Gómez intentó avanzar en la comprensión de esta dramaturgia caótica en su siguiente espectáculo, Tómbola Lear, una interpretación de Shakespeare nuevamente apoyada en la versión de Rodrigo García. El autor proponía una relectura de Lear centrándose en el núcleo esencial de la acción: la relación del rey con sus tres hijas y con el bufón. Pero en la versión de Legaleón-L’Alakrán, Lear aparecía como un feriante, y el objeto de la codicia de las hijas, las «chicas malas» (que actuaban como siamesas), era una tómbola. La barraca-tómbola, símbolo del poder, condicionaba el espacio tanto como el registro interpretativo y permitía el desarrollo de secuencias pseudocircenses en las que se rifaba diversos objetos enmarcados, entre ellos, los grabados de Francisco de Goya.

Toda la pieza estaba dominada por el humor, un humor ennegrecido por las referencias a Goya y a la tragedia de Lear, pero un humor que nunca llegaba a ser negro, perverso ni mucho menos cónico. Las tragedias del pasado quedaban suavizadas por la ironóa, por las constantes asociaciones que remitían a la cultura popular o al mundo televisivo, donde las muertes no son realmente muertes ni los hombres realmente hombres.

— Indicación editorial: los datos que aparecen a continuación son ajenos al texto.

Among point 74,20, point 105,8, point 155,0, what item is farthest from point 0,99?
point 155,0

Para compensar esa dosis de ficción, la interpretación de los actores estaba nuevamente marcada por la frontalidad hacia el público y la fisicalidad en sus relaciones. La violencia, no encarnizada, pero violencia al fin y al cabo, contrastaba con el esfuerzo de cada uno de los personajes-personas por relacionarse directamente con el público y transmitirles su autenticidad. El resultado era un extrañamiento, que derivaba de la continua alternancia de humanidad y objetualidad de los personajes, coherente con el extrañamiento de la acción escénica, fruto de la superposición de los diversos referentes artístico-literarios (Shakespeare, Goya, Rodrigo García) con el mundo inmediato de los actores.